Faces of Iceland 冰岛面貌
Photogenic Iceland has been exhaustedly covered. Every visitor to Iceland has taken a picture similar to this. Perhaps I'll focus more on the faces of its fascinating people instead?
I visited Iceland during the European cup, when their amateurish team beat some of the best footballers in Europe to enter semi-final. I too would have found that surprising had I not met its people forged by the ferocity of their enchanting landscape. In spite of the harsh climate, Icelanders remain defiantly warm at heart.
A "dottir" contemplating the future of her country. Iceland was the only country who got rid of the crooked banksters after the financial tsunami, and recovered miraculously well -- so well that the mainstream media have to keep it a secret. Icelanders seem to have a mind of their own in each and every way. They still don't use family "surnames". For example, a hypothetical Eric, son of Gunnar, will be called Eric Gunnarson. His sister Grdrun will be Grdrun Gunnardottir (daughter of Gunnar) 一个冰岛女孩在考量国家前途。冰岛是唯一在金融风暴后把“银行流氓”收监的西方国家，结果复原得很快，所以被银行家控制的“自由传媒”都不作报道。冰岛人很多方面都我行我素，到现在仍然没有改变独特的姓氏传统。举个例：一个叫 Gunnar Sorenson 的儿子 Eric 会姓 Gunnarson （意为 Gunnar 的儿子），不是Sorenson。而他的妹妹 Grdrun 的名字是 Grdrun Gunnardottir （Gunnar 的女儿），与爸爸，妈妈和哥哥都不一定同姓。
Not many Icelanders look like him but he does look like an Icelander
Father Patrick from Ireland chatted religion with me on a ferry ride. He was in Iceland not because he misspelled one letter on his way home. He was there to tend the souls of the large number of Polish migrant workers. Although churches are everywhere, Icelanders are not very religious. I often bump into and befriend religious folks wherever I go. Being a fundamentalist atheist, I'm not supposed to take that as any kind of an omen, right?
旅居冰岛的爱尔兰神父 Patrick 与我在渡轮萍水相逢，就现代宗教吹了一个多小时。冰岛有几万（冰岛来说很大量）信天主教的波兰外劳。Patrick神父的工作是照顾他们在异乡流浪的灵魂。冰岛虽然有很多教堂，但积极信教的人不多。我对信奉有个身穿睡袍不翼而飞的上帝的宗教一向抱有怀疑，却经常遇上神职人员或虔诚教徒跟我吹上帝的牛，难道是天意？！
Like their magical footballers, many Icelanders are part timers with more than one professional hat. Taciturn Gunnarson, a published writer, was our first tour guide. I enjoyed his company tremendously although he preferred writing rather than talking.

Dataset entries
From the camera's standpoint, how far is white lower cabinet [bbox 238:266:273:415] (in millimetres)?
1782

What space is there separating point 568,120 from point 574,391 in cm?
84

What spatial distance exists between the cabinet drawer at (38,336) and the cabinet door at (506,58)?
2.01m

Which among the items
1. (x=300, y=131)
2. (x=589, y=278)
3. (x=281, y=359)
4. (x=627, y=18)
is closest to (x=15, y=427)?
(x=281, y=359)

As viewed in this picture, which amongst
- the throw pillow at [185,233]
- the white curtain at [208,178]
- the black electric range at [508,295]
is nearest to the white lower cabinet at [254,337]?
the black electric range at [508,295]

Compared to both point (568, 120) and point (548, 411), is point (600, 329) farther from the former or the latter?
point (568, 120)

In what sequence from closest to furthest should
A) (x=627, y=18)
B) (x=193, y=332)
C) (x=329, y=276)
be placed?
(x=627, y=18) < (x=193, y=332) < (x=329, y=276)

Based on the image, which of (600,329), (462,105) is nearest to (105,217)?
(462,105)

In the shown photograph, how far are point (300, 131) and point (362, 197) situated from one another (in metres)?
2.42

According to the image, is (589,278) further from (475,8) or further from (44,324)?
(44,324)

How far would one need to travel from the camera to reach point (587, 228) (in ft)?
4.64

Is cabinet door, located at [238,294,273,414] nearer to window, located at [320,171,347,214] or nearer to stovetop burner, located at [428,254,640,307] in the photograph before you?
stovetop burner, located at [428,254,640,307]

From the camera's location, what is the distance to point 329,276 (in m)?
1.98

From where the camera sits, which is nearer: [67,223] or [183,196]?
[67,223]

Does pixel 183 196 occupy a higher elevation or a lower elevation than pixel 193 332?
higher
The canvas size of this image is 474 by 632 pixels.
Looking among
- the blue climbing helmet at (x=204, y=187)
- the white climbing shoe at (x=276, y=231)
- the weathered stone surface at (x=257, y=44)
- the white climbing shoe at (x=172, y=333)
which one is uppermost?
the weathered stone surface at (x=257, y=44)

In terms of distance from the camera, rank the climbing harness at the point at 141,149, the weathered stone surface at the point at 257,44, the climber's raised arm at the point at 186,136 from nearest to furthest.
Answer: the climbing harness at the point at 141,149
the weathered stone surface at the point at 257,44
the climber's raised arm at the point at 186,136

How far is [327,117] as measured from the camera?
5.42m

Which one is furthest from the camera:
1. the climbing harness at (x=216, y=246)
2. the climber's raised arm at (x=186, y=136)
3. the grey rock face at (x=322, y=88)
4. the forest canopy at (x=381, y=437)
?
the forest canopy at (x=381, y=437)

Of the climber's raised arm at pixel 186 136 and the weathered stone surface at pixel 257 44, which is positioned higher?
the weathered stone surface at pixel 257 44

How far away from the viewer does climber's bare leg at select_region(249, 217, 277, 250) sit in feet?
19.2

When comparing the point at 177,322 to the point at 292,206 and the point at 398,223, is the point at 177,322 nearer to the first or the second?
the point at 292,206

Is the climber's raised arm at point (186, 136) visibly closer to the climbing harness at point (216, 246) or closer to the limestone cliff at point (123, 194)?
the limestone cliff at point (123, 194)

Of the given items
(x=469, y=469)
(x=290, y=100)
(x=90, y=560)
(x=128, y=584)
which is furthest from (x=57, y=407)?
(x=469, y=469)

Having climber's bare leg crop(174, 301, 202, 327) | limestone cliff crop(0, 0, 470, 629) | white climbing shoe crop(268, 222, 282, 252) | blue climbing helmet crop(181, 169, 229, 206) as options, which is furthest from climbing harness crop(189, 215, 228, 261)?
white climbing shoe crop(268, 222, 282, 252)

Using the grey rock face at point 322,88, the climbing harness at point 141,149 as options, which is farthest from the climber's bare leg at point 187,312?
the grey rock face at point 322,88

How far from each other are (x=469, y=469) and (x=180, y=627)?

**INSTRUCTIONS FOR THE TASK**.
In the Iceland travel post, what was Father Patrick in Iceland to do?

**FINISHED EXERCISE**.
To tend the souls of the large number of Polish migrant workers.